All playwrights have forgotten works. For J.B. Priestly, best known as author of An Inspector Calls, that work is Cornelius, a 1935 drama about the perils of capitalism that ran for under two months on London's West End. In 2012, London's Finborough Theatre revived the work as part of their season of rediscoveries. An acclaimed, sold-out run subsequently followed. Now, it has transferred to 59E59 as part of the annual Brits Off Broadway festival where it similarly received rave reviews. At the center of the production is Alan Cox's titanic performance in the title role. We recently spoke with Cox about his run in the play, which concludes June 30. An edited version of the conversation is as follows.

Alan Cox and Col Farrell in <i>Cornelius</i>
Alan Cox and Col Farrell in Cornelius
(© Carol Rosegg)

How would you say the run is going?
Very nicely. We're picking up some good houses. The generally positive reviews have been very helpful. It's always good to play to a full house.

Do you read reviews?
I have them read to me. My mother and my sister have been in town and they've read them.

There's nothing to be afraid of — these are all universally positive.
I'm not gonna give you any leads but that's not entirely true. The ones I remember are the negative ones. If a tramp calls you an asshole, you think someone's been talking to him.

Did you know Cornelius before you started?
No, I didn't. I knew J.B. Priestly through An Inspector Calls, the Time Plays, and Dangerous Corner. I'd never heard of it. [Director] Sam Yates was given the play by Neil McPherson, who's the artistic director of the Finborough [where the production originated]. He had a collection of plays from the 1930s, sort of neglected classics. Sam had a hit with an Irish play called Mixed Marriage, and then Neil suggested he have a read of Cornelius, and then he sent it to me. We met through a mutual connection: Michael Grandage. I was here in New York doing The Caretaker and I read the play on my iPad on a bench in Central Park.

Was a New York transfer part of the package when you started?
Not at all. I think, basically, what happened was the Finborough had come over to Brits Off Broadway before, and there was some buzz around Sam. They're always looking for the new messiah of the theater, and I think Sam is attaining to that status. So both Peter Tear and Elysabeth Kleinhans [of 59E59] saw the show very early on in the run and said this would be perfect.

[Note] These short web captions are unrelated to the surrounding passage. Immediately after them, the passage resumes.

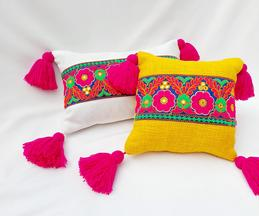 Handmade Tassel Cushion Cover (Single Pc)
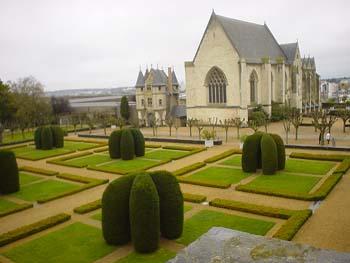 城堡中,安茹公爵(duc d\'Anjou)建的一個小禮拜堂(Chapelle)與法式庭園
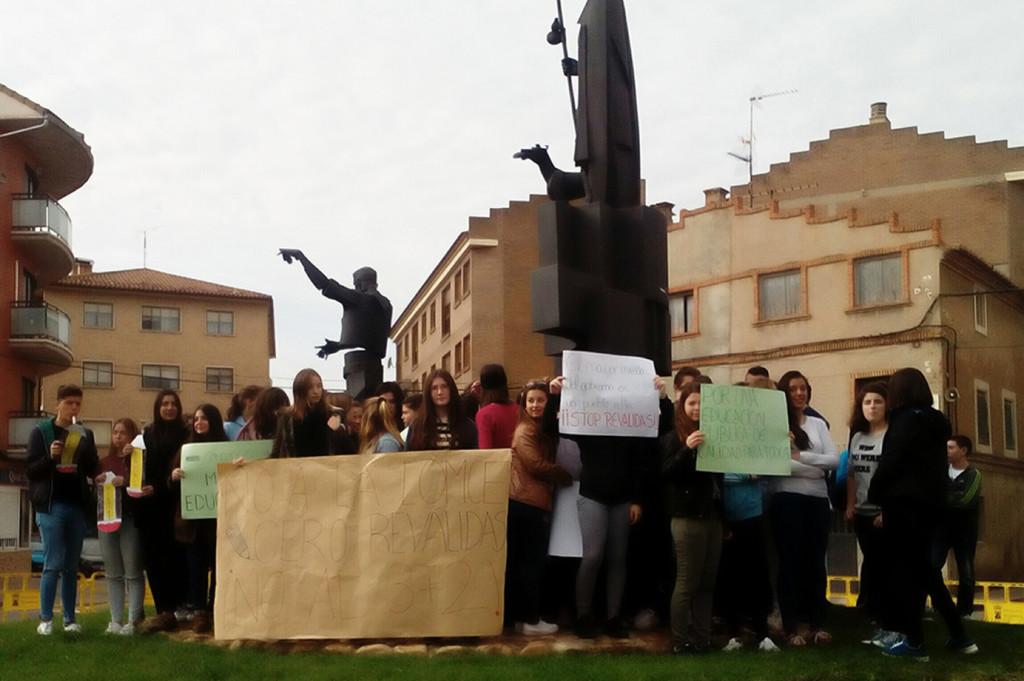 Estudiantes en huelga en Calamocha. Foto: CGT Teruel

Why does the play resonate now?
I think because it's to do with gentlemanly conduct in a kind of materialistic world. J.B. Priestly was a self-proclaimed liberal socialist, but also a humanist. He didn't have much luck with organized religion, but he had a strong ethical sense…[He wanted to write about] the ethics of capitalism and exploring it. Is it possible to be a decent man in a high-pressured environment? He was very much writing the role of Cornelius for his friend, Ralph Richardson, who had a similarly earthbound nature.

Is it intimidating to follow in the footsteps of a titan like Richardson?
Not really. Sadly, he's not really current in popular memory. He certainly is in my trade. My father [Brian Cox] is an actor, and he had worked with Sir Ralph, so he was always a personality in my consciousness.

How different are the American audiences compared to the British ones?
I think the audiences here haven't been corrupted by European avant-garde-ism. The popular playwrights here have found a popular audience. That's not to say the Becketts and Pinters in this world haven't found their audiences. There's an austerity that crept into the [British] drama after World War II. You have the August Wilsons and Arthur Millers and Eugene O'Neills and Tennessee Williamses that have an epic poetic dimension, and are good old-fashioned entertainment. The American audiences are much more into the play as entertainment with a debate within it. They get the laughs. English audiences can be a bit stiff. In my experiences, American audiences are much more participatory.

What do you want them to take away from this play?
You want the audience to feel that they participated in a shared experience. That sounds goody-goody, but there it is.